As I mentioned in a print column not long ago, the conventional wisdom persists that prospective presidential candidate Hillary Clinton is not electable in 2008. Since I consider that assumption to be highly flawed, I was therefore eager to read the current edition of Newsweek, which features a cover story on the same topic.
I finally made time to read it last night. The article was quite skeptical about Clinton’s chances, citing the considerable “anti-Hillary sentiment in the country. The key passage: “A recent Marist Poll showed that 47 percent of respondents nationwide ‘definitely will not consider’ voting for her, a percentage that alarms some former aides to President Clinton. Those numbers will need to change for Democratic primary voters -- now comfortable with assessing electability -- to move her way.”
But there’s a big problem with the Newsweek story: The magazine had, in its possession, the results of its own new national poll…showing that, when Clinton is matched against John McCain, she currently beats him by seven points; and that, when she is matched against Rudy Giuliani, she beats him by one point; and that, when she is matched against Mitt Romney, she slaughters him by 26 points.
And yet Newsweek decided not to include this information in its skeptical take on Clinton’s electability.
I know about these poll results only because Newsweek shared its poll results in a separate press release ballyhooing the cover story. Check out the release here. You will need to scroll 60 percent of the way down the page to the fine print.
Hence, my question: Why would Newsweek run a Clinton electability story without including its own latest poll numbers?
It turns out that others were wondering as well. Newsweek editor Jon Meacham gave media watchdog Greg Sargent an explanation a few days ago: “(The Newsweek poll) numbers were eight, nine, 10 days old. This poll was in the field on Wednesday and Thursday (Dec. 6 and 7). The numbers informed our reporting; we routinely poll on questions that we may not end up specifically citing in the issue.”
That defense doesn’t hold water. If he was so concerned that his own Hillary-favorable poll numbers were “old,” then why did the story cite Hillary-averse poll numbers that were even older? The Marist survey, described in the story s “recent,” was actually conducted in late November.
Meacham also said suggested that “horse race” polls, pitting candidates against each other, are essentially meaningless at this point, and hence not necessarily worth citing. True enough, they do need to be viewed skeptically. But it nevertheless seems worth noting that Hillary Clinton’s horse race numbers have markedly improved. She trailed McCain throughout 2006 in the early match-up surveys – yet now, according to Newsweek, she is ahead. (And another new poll, this one by CNN, now shows her dead even with McCain and two points up on Giuliani.)
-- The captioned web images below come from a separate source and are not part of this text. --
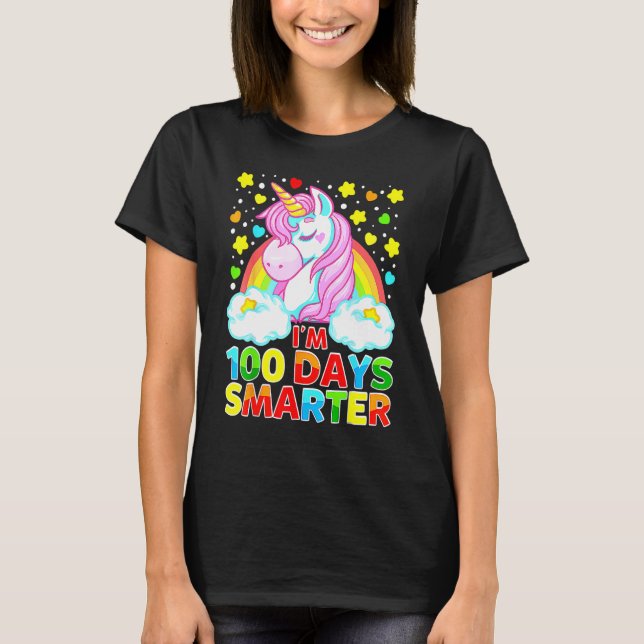 100 Days Smarter Unicorn Girls Teacher Students Ki T-Shirt (Vorderseite)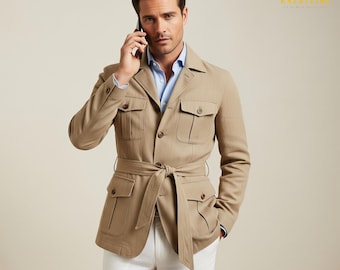 Men's Beige Safari Suit: Vintage African Explorer Outfit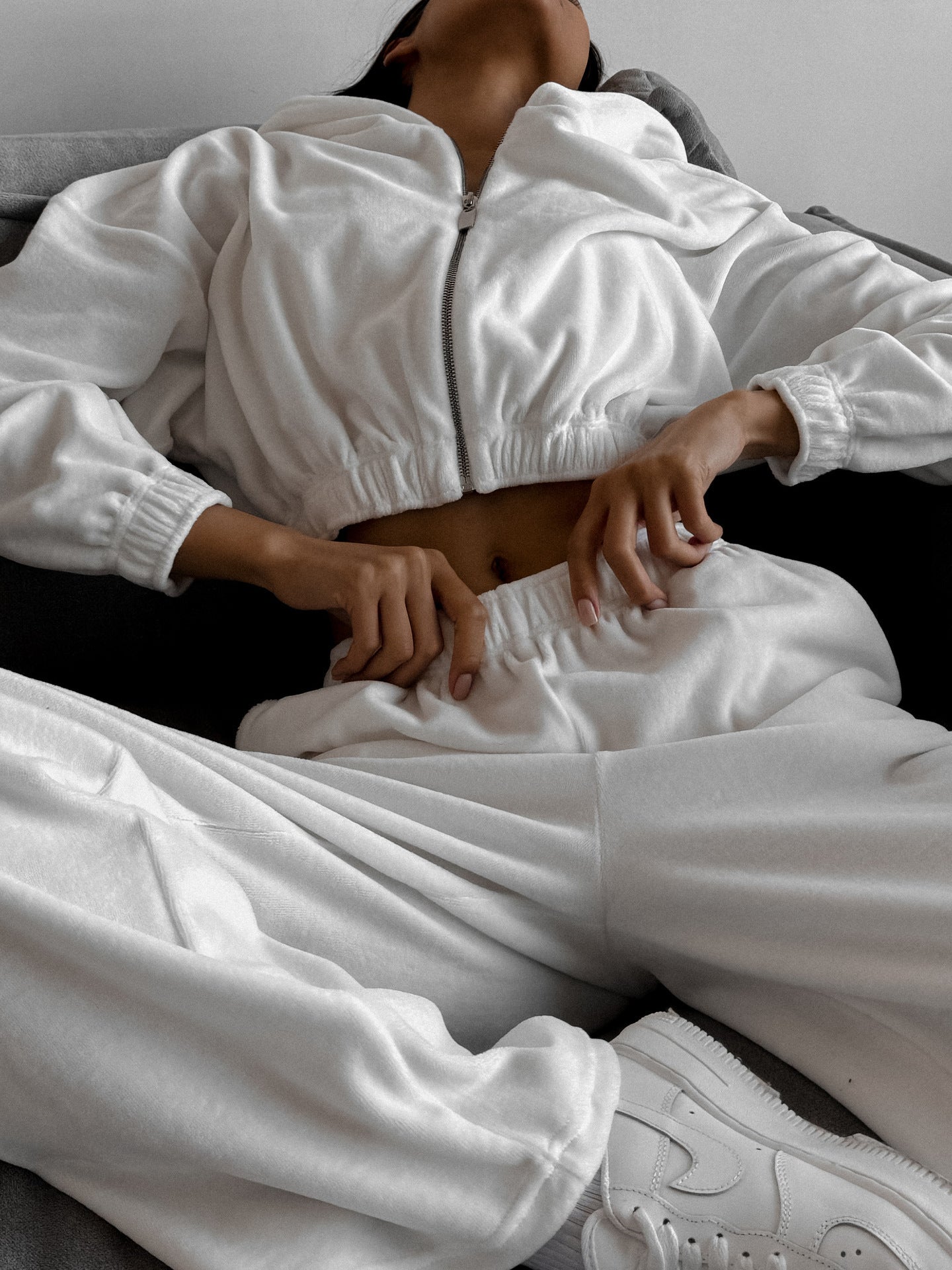 Combinaison en fleece pour femmes avec fermeture éclair et taille élastique Chic und Stil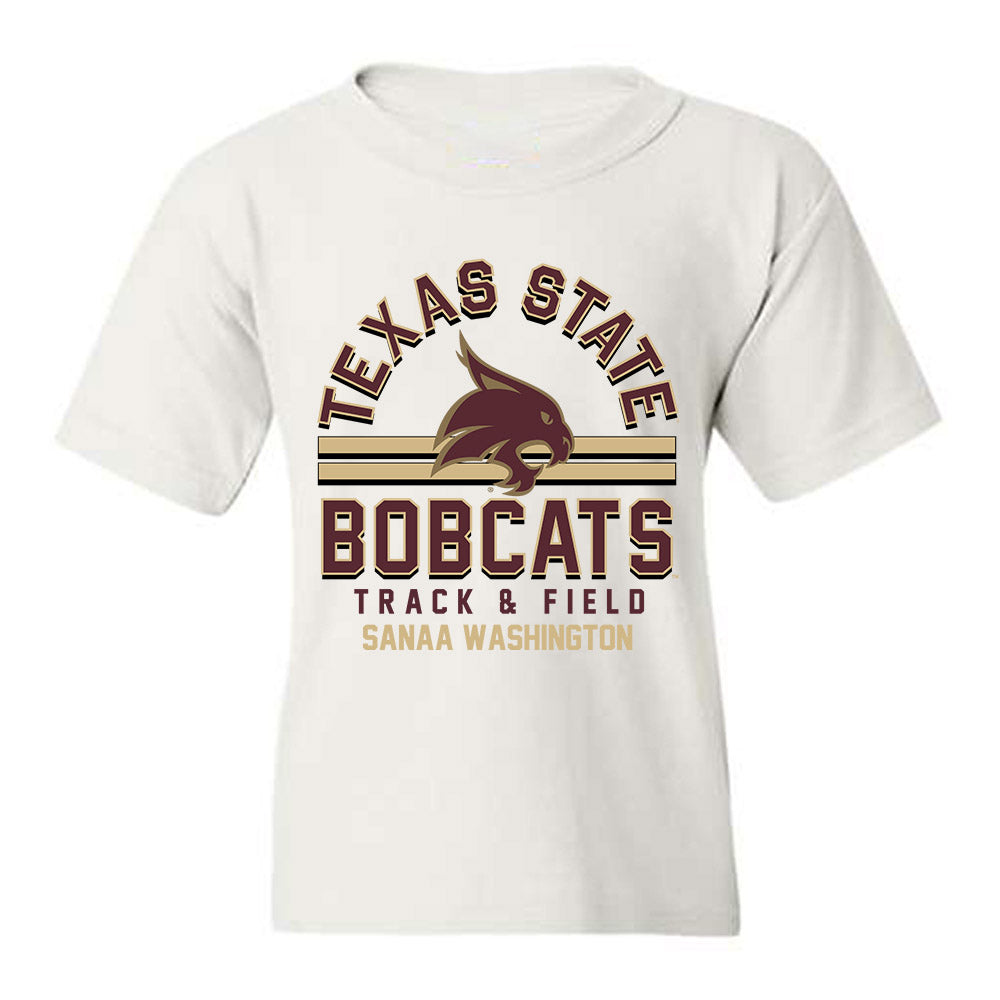 Texas State - NCAA Women's Track & Field : Sanaa Washington - Classic Fashion Shersey Youth T-Shirt-0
I’d suggest two reasons for this potential trend that Newsweek did not find relevent to its story: Starting with the elections on Nov. 7, the overall political landscape has shifted in favor of the Democrats, and as a result a sizeable share of voters now seem willing to view Clinton more favorably. Secondly, McCain in particular appears to have lost some ground with independent voters, which should be no surprise, given his strong rightward tilt and his support for a U.S. troop “surge” in Iraq that draws support from roughly 12 percent of Americans.
The point is, political moods are fluid and changeable (obviously, they could change again), and for those reasons it would appear that Newsweek missed an opportunity to add necessary nuance to its own work. Especially since it had paid for those poll numbers. But its glaring omission will only feed the flawed convention wisdom about Clinton’s purportedly high hurdle.